Gather every line of the listing below that contains the string "left", and copy each of those lines in full.

Image and question records:
*-*-*
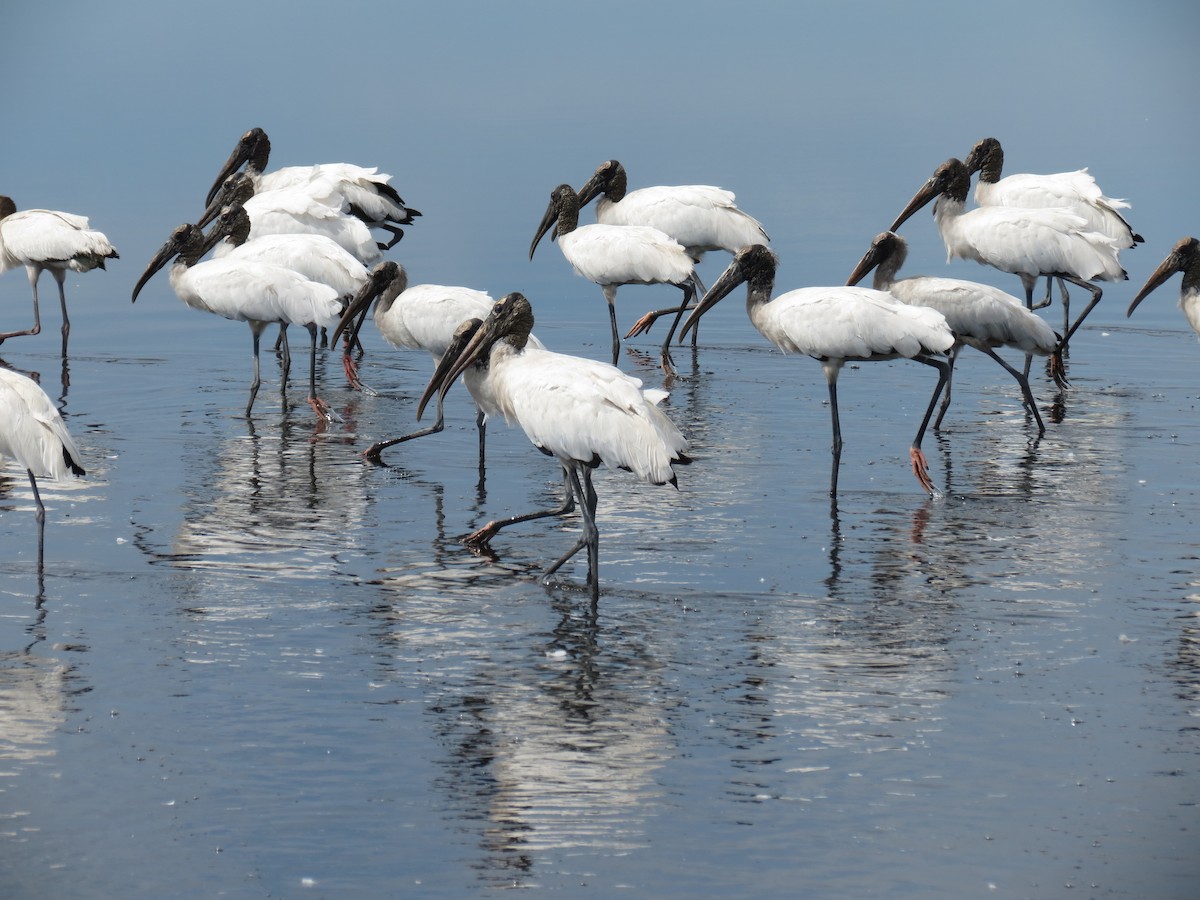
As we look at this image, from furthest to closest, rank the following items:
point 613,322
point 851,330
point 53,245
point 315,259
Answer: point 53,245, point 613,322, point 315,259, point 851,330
*-*-*
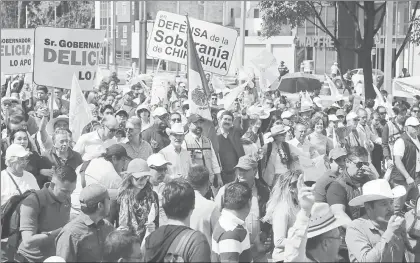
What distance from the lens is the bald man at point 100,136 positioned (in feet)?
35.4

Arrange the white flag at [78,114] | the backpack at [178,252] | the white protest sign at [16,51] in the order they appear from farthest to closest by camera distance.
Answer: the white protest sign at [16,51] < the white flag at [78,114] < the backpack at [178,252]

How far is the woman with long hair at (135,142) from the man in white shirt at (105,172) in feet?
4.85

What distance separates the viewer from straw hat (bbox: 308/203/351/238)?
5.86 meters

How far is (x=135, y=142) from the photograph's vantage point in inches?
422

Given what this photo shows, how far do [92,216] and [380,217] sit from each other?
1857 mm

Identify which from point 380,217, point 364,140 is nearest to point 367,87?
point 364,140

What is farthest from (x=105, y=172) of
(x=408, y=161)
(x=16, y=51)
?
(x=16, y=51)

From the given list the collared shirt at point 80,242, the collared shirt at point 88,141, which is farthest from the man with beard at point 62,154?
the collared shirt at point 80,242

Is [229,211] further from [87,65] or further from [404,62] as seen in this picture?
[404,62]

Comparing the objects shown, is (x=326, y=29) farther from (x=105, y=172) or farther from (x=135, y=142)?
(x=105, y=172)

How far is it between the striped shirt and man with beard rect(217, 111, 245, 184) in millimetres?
*-*-*
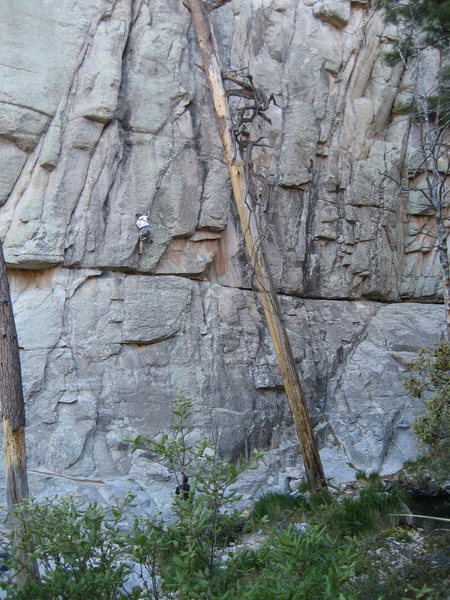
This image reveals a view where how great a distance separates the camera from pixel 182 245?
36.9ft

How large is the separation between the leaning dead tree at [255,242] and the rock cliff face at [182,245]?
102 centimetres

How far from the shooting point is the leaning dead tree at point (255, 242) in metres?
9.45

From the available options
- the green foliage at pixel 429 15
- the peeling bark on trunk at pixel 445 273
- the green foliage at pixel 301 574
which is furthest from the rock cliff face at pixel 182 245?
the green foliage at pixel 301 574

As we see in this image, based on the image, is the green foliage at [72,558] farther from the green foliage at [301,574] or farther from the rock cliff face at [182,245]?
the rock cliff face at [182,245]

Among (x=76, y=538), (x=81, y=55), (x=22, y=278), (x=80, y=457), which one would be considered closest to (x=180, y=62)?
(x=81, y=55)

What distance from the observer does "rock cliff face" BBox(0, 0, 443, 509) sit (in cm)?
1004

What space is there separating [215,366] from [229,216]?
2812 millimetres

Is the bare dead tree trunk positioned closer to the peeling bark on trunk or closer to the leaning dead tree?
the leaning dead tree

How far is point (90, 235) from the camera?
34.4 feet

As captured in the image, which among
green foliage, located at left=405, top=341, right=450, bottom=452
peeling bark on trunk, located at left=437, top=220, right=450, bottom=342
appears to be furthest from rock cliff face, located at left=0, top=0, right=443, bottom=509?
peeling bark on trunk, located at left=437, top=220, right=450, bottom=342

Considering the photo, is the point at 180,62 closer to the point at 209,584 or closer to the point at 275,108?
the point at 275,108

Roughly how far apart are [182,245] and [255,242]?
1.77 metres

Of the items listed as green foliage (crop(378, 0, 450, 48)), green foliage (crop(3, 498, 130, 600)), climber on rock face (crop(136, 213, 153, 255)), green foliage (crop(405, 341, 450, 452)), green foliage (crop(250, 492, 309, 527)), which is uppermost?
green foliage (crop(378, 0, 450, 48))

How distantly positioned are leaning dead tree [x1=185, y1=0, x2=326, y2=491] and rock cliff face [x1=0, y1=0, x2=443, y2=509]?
*-*-*
- Written solution:
green foliage, located at left=405, top=341, right=450, bottom=452
peeling bark on trunk, located at left=437, top=220, right=450, bottom=342
appears to be furthest from rock cliff face, located at left=0, top=0, right=443, bottom=509?
peeling bark on trunk, located at left=437, top=220, right=450, bottom=342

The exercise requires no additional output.